* **What the task asks**
Each line of the records needs to come back exactly as written.

* **Task data**

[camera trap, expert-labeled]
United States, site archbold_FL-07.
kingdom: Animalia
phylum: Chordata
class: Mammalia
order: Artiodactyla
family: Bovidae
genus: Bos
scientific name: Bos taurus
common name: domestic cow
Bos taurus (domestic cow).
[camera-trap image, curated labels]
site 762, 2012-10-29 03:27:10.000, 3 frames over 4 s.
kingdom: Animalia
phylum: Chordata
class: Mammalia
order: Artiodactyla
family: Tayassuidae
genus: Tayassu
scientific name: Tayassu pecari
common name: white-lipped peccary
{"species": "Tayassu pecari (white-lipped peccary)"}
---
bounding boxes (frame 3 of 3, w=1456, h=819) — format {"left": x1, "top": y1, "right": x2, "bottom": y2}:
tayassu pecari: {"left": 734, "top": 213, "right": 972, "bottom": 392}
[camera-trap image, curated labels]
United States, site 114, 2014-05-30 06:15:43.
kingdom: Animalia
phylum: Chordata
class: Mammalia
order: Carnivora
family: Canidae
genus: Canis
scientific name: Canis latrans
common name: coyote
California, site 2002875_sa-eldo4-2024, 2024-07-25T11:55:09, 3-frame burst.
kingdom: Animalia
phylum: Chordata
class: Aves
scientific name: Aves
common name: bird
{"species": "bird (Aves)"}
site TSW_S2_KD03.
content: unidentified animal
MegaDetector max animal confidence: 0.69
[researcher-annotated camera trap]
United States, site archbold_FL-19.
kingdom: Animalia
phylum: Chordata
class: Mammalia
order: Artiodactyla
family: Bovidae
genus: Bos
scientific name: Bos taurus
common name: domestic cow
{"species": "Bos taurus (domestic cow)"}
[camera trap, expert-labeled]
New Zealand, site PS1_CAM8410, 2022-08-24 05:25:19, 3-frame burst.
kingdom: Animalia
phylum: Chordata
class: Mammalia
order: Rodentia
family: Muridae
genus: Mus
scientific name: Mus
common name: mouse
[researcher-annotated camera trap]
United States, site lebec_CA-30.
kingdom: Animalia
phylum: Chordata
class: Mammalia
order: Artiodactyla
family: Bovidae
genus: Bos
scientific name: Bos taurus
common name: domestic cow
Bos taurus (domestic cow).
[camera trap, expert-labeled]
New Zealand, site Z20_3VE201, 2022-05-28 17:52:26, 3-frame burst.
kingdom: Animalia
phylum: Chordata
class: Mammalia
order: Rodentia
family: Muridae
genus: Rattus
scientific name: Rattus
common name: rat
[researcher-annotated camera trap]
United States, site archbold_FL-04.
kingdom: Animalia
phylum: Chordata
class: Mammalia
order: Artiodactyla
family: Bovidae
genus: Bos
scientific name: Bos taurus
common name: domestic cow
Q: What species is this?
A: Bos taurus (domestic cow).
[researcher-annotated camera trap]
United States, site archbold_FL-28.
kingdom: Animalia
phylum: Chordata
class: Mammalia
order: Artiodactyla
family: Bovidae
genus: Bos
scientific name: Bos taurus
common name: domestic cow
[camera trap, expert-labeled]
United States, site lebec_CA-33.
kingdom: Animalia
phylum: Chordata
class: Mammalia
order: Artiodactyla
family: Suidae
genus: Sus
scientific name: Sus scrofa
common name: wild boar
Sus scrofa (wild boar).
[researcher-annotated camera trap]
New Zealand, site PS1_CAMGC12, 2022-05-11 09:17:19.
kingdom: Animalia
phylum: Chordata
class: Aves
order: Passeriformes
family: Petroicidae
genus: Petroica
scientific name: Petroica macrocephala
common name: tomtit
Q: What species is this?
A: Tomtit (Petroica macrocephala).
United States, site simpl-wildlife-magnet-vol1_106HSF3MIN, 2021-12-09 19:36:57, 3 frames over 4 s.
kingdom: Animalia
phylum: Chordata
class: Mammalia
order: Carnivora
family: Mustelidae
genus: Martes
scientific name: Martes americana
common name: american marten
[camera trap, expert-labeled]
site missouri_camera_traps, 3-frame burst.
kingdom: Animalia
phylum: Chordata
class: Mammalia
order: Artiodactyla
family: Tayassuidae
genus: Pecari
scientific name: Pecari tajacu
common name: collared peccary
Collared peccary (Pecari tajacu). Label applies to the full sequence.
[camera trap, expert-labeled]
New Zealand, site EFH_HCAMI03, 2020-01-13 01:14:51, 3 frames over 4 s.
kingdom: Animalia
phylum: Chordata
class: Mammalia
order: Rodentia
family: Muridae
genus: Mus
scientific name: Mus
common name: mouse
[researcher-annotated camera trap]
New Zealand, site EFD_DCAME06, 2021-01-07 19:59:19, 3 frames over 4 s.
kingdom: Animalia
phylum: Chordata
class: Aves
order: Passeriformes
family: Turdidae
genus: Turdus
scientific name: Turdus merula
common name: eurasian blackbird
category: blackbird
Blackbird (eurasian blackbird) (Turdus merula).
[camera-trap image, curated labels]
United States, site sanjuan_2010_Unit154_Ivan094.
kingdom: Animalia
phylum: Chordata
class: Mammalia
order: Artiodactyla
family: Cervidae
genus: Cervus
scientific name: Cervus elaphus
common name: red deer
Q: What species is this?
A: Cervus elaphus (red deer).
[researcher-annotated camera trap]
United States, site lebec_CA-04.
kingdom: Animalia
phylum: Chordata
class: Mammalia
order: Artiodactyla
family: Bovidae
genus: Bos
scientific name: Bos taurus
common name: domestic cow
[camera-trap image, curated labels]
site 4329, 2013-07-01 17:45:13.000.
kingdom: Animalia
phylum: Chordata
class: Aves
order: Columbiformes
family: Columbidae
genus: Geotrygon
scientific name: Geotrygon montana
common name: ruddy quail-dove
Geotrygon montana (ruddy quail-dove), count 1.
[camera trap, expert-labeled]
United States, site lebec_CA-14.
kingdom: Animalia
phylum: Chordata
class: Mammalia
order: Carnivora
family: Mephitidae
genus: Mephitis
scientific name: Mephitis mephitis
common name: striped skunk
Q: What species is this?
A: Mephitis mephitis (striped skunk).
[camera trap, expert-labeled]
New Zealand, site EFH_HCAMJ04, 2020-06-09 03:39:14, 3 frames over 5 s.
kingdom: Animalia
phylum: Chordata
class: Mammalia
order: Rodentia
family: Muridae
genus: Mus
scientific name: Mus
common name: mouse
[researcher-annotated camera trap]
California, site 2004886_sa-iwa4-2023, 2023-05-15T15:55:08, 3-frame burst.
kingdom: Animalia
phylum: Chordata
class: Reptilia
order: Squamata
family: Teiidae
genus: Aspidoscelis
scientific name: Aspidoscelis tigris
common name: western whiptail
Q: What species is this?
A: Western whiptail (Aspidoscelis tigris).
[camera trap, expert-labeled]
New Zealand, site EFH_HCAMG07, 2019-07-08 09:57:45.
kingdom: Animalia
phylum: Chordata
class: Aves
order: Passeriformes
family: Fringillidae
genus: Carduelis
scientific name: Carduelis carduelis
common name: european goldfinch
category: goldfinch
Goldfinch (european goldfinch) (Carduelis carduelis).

* **Exercise solution**
[camera trap, expert-labeled]
United States, site archbold_FL-07.
kingdom: Animalia
phylum: Chordata
class: Mammalia
order: Artiodactyla
family: Bovidae
genus: Bos
scientific name: Bos taurus
common name: domestic cow
Bos taurus (domestic cow).
[camera-trap image, curated labels]
site 762, 2012-10-29 03:27:10.000, 3 frames over 4 s.
kingdom: Animalia
phylum: Chordata
class: Mammalia
order: Artiodactyla
family: Tayassuidae
genus: Tayassu
scientific name: Tayassu pecari
common name: white-lipped peccary
{"species": "Tayassu pecari (white-lipped peccary)"}
---
bounding boxes (frame 3 of 3, w=1456, h=819) — format {"left": x1, "top": y1, "right": x2, "bottom": y2}:
tayassu pecari: {"left": 734, "top": 213, "right": 972, "bottom": 392}
[camera-trap image, curated labels]
United States, site 114, 2014-05-30 06:15:43.
kingdom: Animalia
phylum: Chordata
class: Mammalia
order: Carnivora
family: Canidae
genus: Canis
scientific name: Canis latrans
common name: coyote
California, site 2002875_sa-eldo4-2024, 2024-07-25T11:55:09, 3-frame burst.
kingdom: Animalia
phylum: Chordata
class: Aves
scientific name: Aves
common name: bird
{"species": "bird (Aves)"}
site TSW_S2_KD03.
content: unidentified animal
MegaDetector max animal confidence: 0.69
[researcher-annotated camera trap]
United States, site archbold_FL-19.
kingdom: Animalia
phylum: Chordata
class: Mammalia
order: Artiodactyla
family: Bovidae
genus: Bos
scientific name: Bos taurus
common name: domestic cow
{"species": "Bos taurus (domestic cow)"}
[camera trap, expert-labeled]
New Zealand, site PS1_CAM8410, 2022-08-24 05:25:19, 3-frame burst.
kingdom: Animalia
phylum: Chordata
class: Mammalia
order: Rodentia
family: Muridae
genus: Mus
scientific name: Mus
common name: mouse
[researcher-annotated camera trap]
United States, site lebec_CA-30.
kingdom: Animalia
phylum: Chordata
class: Mammalia
order: Artiodactyla
family: Bovidae
genus: Bos
scientific name: Bos taurus
common name: domestic cow
Bos taurus (domestic cow).
[camera trap, expert-labeled]
New Zealand, site Z20_3VE201, 2022-05-28 17:52:26, 3-frame burst.
kingdom: Animalia
phylum: Chordata
class: Mammalia
order: Rodentia
family: Muridae
genus: Rattus
scientific name: Rattus
common name: rat
[researcher-annotated camera trap]
United States, site archbold_FL-04.
kingdom: Animalia
phylum: Chordata
class: Mammalia
order: Artiodactyla
family: Bovidae
genus: Bos
scientific name: Bos taurus
common name: domestic cow
Q: What species is this?
A: Bos taurus (domestic cow).
[researcher-annotated camera trap]
United States, site archbold_FL-28.
kingdom: Animalia
phylum: Chordata
class: Mammalia
order: Artiodactyla
family: Bovidae
genus: Bos
scientific name: Bos taurus
common name: domestic cow
[camera trap, expert-labeled]
United States, site lebec_CA-33.
kingdom: Animalia
phylum: Chordata
class: Mammalia
order: Artiodactyla
family: Suidae
genus: Sus
scientific name: Sus scrofa
common name: wild boar
Sus scrofa (wild boar).
[researcher-annotated camera trap]
New Zealand, site PS1_CAMGC12, 2022-05-11 09:17:19.
kingdom: Animalia
phylum: Chordata
class: Aves
order: Passeriformes
family: Petroicidae
genus: Petroica
scientific name: Petroica macrocephala
common name: tomtit
Q: What species is this?
A: Tomtit (Petroica macrocephala).
United States, site simpl-wildlife-magnet-vol1_106HSF3MIN, 2021-12-09 19:36:57, 3 frames over 4 s.
kingdom: Animalia
phylum: Chordata
class: Mammalia
order: Carnivora
family: Mustelidae
genus: Martes
scientific name: Martes americana
common name: american marten
[camera trap, expert-labeled]
site missouri_camera_traps, 3-frame burst.
kingdom: Animalia
phylum: Chordata
class: Mammalia
order: Artiodactyla
family: Tayassuidae
genus: Pecari
scientific name: Pecari tajacu
common name: collared peccary
Collared peccary (Pecari tajacu). Label applies to the full sequence.
[camera trap, expert-labeled]
New Zealand, site EFH_HCAMI03, 2020-01-13 01:14:51, 3 frames over 4 s.
kingdom: Animalia
phylum: Chordata
class: Mammalia
order: Rodentia
family: Muridae
genus: Mus
scientific name: Mus
common name: mouse
[researcher-annotated camera trap]
New Zealand, site EFD_DCAME06, 2021-01-07 19:59:19, 3 frames over 4 s.
kingdom: Animalia
phylum: Chordata
class: Aves
order: Passeriformes
family: Turdidae
genus: Turdus
scientific name: Turdus merula
common name: eurasian blackbird
category: blackbird
Blackbird (eurasian blackbird) (Turdus merula).
[camera-trap image, curated labels]
United States, site sanjuan_2010_Unit154_Ivan094.
kingdom: Animalia
phylum: Chordata
class: Mammalia
order: Artiodactyla
family: Cervidae
genus: Cervus
scientific name: Cervus elaphus
common name: red deer
Q: What species is this?
A: Cervus elaphus (red deer).
[researcher-annotated camera trap]
United States, site lebec_CA-04.
kingdom: Animalia
phylum: Chordata
class: Mammalia
order: Artiodactyla
family: Bovidae
genus: Bos
scientific name: Bos taurus
common name: domestic cow
[camera-trap image, curated labels]
site 4329, 2013-07-01 17:45:13.000.
kingdom: Animalia
phylum: Chordata
class: Aves
order: Columbiformes
family: Columbidae
genus: Geotrygon
scientific name: Geotrygon montana
common name: ruddy quail-dove
Geotrygon montana (ruddy quail-dove), count 1.
[camera trap, expert-labeled]
United States, site lebec_CA-14.
kingdom: Animalia
phylum: Chordata
class: Mammalia
order: Carnivora
family: Mephitidae
genus: Mephitis
scientific name: Mephitis mephitis
common name: striped skunk
Q: What species is this?
A: Mephitis mephitis (striped skunk).
[camera trap, expert-labeled]
New Zealand, site EFH_HCAMJ04, 2020-06-09 03:39:14, 3 frames over 5 s.
kingdom: Animalia
phylum: Chordata
class: Mammalia
order: Rodentia
family: Muridae
genus: Mus
scientific name: Mus
common name: mouse
[researcher-annotated camera trap]
California, site 2004886_sa-iwa4-2023, 2023-05-15T15:55:08, 3-frame burst.
kingdom: Animalia
phylum: Chordata
class: Reptilia
order: Squamata
family: Teiidae
genus: Aspidoscelis
scientific name: Aspidoscelis tigris
common name: western whiptail
Q: What species is this?
A: Western whiptail (Aspidoscelis tigris).
[camera trap, expert-labeled]
New Zealand, site EFH_HCAMG07, 2019-07-08 09:57:45.
kingdom: Animalia
phylum: Chordata
class: Aves
order: Passeriformes
family: Fringillidae
genus: Carduelis
scientific name: Carduelis carduelis
common name: european goldfinch
category: goldfinch
Goldfinch (european goldfinch) (Carduelis carduelis).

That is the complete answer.